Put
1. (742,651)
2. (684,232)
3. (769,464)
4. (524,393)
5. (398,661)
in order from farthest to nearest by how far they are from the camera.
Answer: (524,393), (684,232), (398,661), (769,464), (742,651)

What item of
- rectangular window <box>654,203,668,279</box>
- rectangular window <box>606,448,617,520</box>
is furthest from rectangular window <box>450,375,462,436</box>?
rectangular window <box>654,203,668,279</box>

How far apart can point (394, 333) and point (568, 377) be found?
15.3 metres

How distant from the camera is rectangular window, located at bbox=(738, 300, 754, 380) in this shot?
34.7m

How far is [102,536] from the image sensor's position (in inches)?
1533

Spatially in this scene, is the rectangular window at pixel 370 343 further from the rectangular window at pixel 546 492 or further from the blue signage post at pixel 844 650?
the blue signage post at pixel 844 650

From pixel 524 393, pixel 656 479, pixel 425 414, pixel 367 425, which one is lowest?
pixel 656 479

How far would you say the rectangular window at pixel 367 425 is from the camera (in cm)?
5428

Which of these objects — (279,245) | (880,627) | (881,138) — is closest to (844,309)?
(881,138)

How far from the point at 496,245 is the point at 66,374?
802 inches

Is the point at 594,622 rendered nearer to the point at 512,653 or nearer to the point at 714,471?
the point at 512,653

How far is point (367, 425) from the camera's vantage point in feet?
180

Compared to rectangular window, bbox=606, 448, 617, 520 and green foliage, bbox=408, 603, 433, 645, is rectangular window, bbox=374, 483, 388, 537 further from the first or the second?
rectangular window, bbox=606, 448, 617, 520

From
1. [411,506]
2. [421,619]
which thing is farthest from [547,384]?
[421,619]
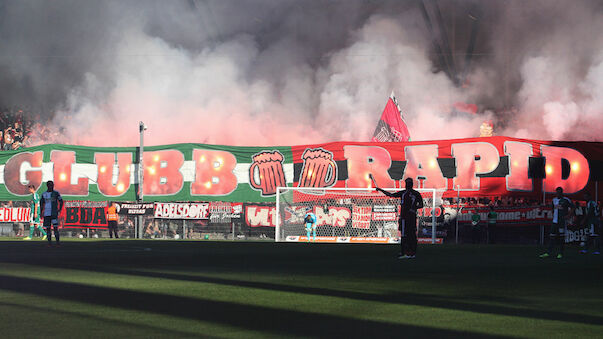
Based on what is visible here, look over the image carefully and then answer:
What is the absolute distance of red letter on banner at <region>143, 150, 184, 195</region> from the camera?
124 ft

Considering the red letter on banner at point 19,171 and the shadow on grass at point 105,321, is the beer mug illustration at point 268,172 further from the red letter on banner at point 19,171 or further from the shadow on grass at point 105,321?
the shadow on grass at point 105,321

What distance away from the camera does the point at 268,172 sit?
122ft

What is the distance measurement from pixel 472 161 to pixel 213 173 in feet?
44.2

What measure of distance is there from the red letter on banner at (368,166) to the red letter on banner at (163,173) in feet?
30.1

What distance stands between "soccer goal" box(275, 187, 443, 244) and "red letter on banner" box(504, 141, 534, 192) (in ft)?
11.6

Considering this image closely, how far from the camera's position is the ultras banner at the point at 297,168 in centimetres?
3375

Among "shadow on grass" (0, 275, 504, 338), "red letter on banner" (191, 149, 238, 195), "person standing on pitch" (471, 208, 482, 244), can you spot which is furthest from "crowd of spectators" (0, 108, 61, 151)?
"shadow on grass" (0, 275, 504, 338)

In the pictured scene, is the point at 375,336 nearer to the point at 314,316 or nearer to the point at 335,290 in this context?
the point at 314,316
==
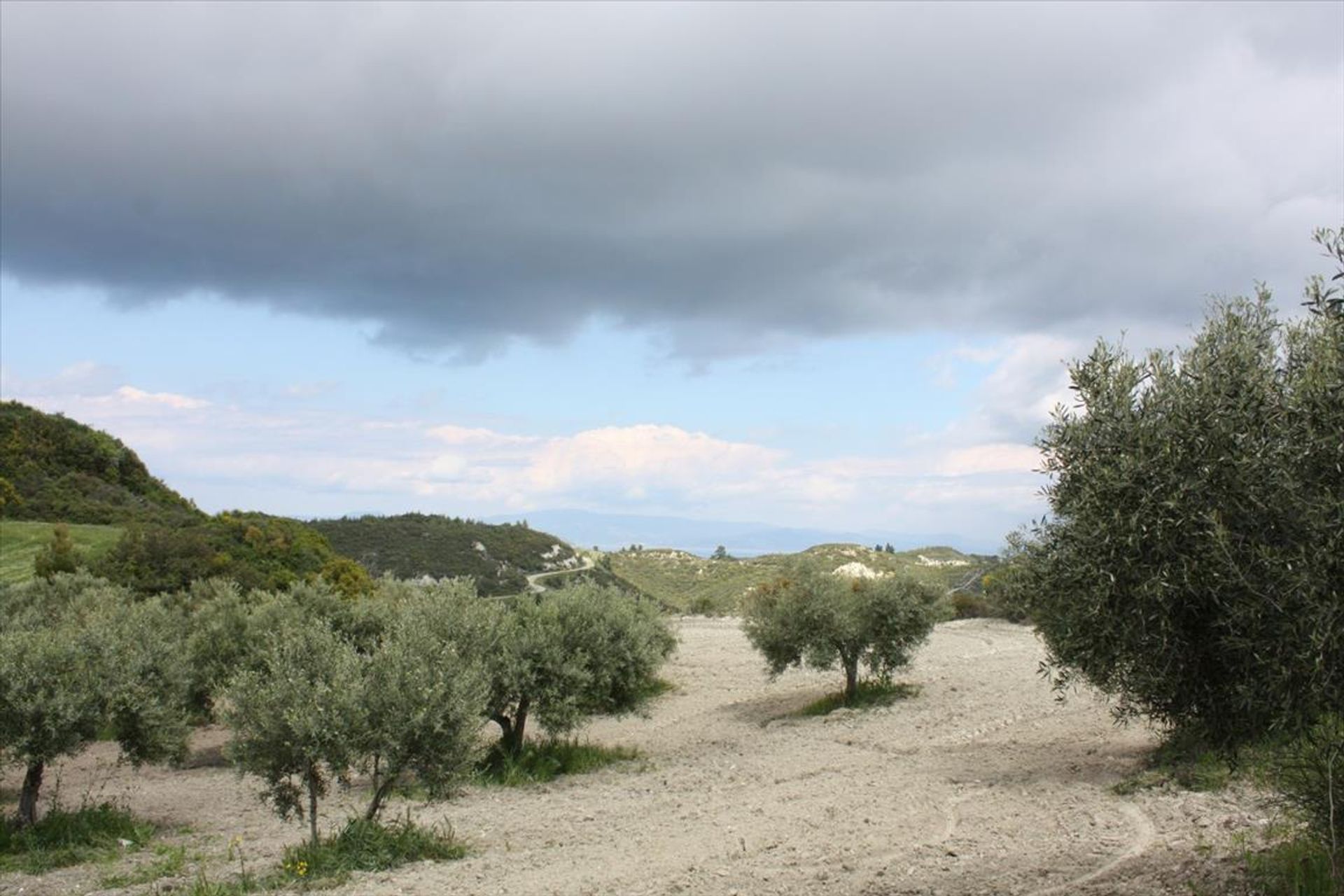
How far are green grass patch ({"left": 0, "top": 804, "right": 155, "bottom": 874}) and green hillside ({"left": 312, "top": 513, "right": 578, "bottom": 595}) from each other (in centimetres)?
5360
...
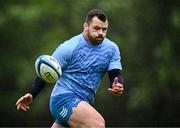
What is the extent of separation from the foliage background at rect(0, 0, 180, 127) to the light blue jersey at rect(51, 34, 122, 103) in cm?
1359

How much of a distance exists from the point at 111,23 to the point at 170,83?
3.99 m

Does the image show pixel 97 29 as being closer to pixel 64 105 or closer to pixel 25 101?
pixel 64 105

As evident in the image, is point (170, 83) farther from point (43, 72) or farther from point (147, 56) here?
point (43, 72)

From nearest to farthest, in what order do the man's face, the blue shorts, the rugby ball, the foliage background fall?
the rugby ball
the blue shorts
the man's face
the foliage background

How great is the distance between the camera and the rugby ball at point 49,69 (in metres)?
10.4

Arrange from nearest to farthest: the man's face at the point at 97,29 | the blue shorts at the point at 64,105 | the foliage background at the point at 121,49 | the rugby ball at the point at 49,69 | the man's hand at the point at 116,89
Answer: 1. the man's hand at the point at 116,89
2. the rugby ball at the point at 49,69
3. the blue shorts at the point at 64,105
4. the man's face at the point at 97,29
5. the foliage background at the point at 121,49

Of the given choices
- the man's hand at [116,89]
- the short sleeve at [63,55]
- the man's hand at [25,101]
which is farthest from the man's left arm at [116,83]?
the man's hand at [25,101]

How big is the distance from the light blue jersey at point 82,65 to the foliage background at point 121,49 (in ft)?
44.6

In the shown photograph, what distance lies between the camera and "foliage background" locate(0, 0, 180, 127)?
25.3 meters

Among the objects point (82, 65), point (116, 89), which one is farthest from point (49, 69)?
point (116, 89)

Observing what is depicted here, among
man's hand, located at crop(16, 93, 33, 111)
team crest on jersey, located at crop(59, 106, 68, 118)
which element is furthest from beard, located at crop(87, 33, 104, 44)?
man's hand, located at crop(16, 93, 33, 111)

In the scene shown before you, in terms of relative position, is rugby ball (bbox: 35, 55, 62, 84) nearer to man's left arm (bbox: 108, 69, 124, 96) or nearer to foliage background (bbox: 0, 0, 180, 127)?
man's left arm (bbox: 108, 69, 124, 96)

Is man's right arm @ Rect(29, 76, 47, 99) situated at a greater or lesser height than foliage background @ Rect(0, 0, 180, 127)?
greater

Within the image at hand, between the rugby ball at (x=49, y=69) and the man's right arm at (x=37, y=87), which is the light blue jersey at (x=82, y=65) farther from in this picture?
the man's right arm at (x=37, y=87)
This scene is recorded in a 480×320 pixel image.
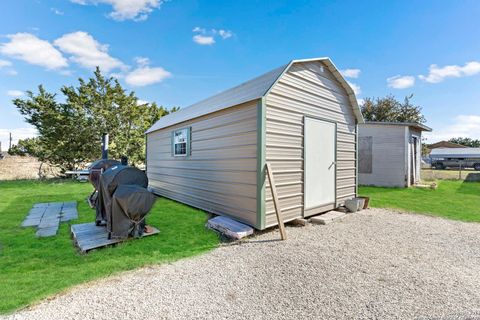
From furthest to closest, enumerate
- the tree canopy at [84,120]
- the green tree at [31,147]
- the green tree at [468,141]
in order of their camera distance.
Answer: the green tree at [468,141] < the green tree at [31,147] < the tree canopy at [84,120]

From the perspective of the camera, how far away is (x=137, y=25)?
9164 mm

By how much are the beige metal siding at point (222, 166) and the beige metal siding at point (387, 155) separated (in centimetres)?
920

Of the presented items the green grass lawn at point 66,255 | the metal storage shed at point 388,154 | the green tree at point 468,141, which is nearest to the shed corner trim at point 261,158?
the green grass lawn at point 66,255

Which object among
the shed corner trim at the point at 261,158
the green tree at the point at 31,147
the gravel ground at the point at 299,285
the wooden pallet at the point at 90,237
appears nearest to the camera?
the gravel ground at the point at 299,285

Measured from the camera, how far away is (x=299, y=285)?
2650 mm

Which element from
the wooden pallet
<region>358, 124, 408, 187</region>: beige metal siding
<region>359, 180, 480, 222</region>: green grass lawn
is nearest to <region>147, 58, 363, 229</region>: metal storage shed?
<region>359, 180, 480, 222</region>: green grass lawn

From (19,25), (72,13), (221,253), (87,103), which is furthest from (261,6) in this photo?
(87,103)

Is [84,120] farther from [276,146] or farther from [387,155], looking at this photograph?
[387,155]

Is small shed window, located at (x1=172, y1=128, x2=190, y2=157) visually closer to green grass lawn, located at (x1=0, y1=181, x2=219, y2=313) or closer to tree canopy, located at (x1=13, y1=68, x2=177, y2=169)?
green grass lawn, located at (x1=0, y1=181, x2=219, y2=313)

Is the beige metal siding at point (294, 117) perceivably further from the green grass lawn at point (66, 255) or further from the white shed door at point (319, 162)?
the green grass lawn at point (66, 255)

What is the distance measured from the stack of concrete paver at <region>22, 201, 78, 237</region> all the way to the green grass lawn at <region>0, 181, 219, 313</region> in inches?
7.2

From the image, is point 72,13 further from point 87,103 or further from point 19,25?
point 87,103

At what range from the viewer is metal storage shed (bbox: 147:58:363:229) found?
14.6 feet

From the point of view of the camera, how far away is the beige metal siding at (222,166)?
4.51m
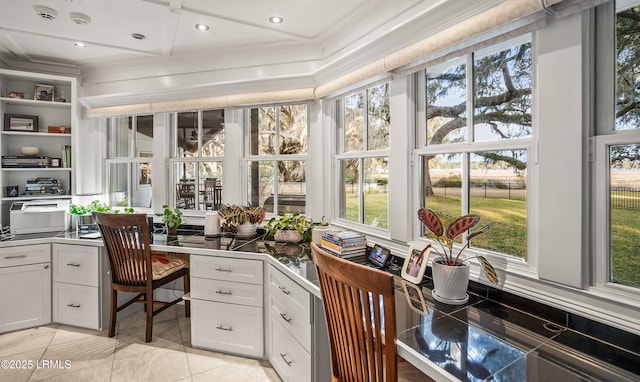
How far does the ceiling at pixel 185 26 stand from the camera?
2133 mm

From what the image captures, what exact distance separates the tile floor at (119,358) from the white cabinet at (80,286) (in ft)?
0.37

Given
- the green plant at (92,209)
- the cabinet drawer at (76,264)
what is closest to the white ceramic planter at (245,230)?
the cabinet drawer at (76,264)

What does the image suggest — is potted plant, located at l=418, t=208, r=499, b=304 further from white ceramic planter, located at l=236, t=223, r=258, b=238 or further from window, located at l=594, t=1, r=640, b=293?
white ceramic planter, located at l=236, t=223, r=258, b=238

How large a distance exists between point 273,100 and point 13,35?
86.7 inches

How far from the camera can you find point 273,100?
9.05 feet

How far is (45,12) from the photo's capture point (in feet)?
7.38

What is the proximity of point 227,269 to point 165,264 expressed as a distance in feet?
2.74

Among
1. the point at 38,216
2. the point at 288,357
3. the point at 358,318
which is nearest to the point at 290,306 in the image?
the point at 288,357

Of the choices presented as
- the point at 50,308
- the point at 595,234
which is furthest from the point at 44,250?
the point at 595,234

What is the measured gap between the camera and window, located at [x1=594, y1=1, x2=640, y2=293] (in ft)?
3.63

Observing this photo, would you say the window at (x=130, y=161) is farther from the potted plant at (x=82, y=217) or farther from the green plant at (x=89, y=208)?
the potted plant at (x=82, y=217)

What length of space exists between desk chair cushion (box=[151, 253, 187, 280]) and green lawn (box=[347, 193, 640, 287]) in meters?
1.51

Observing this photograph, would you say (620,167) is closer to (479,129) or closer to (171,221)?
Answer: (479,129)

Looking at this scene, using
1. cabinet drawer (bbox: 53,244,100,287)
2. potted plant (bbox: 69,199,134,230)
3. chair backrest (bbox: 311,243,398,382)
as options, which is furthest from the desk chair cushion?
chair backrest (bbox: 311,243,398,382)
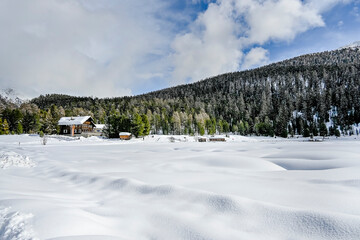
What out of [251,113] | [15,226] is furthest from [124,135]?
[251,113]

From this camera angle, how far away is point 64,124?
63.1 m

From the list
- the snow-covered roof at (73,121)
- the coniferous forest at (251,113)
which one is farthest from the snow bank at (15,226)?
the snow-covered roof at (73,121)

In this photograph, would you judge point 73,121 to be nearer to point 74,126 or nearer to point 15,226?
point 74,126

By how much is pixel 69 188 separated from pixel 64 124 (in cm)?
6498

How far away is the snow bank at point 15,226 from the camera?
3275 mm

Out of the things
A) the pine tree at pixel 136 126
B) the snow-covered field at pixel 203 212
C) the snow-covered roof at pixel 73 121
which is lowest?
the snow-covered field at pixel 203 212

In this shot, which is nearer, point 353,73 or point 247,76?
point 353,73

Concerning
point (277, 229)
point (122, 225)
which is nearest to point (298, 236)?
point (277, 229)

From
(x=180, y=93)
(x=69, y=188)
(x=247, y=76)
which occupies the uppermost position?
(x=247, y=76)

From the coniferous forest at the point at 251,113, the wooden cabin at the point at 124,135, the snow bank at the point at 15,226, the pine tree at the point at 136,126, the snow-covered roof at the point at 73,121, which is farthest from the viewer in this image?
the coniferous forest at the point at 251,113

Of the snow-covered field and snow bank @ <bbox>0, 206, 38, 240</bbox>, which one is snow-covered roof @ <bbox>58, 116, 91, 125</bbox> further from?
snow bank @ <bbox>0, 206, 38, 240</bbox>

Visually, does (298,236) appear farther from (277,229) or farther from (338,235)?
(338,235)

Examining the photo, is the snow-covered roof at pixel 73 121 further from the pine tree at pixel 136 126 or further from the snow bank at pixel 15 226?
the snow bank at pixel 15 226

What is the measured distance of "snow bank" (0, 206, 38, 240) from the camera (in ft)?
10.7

• Work instructions: Pull out every line in the rows above that contains the word "separated".

• Expected answer:
By how much are the beige metal siding at point (222, 166) and the beige metal siding at point (387, 155) separated (in centimetres)?
By how much is pixel 69 188 separated from pixel 64 124 (in cm)?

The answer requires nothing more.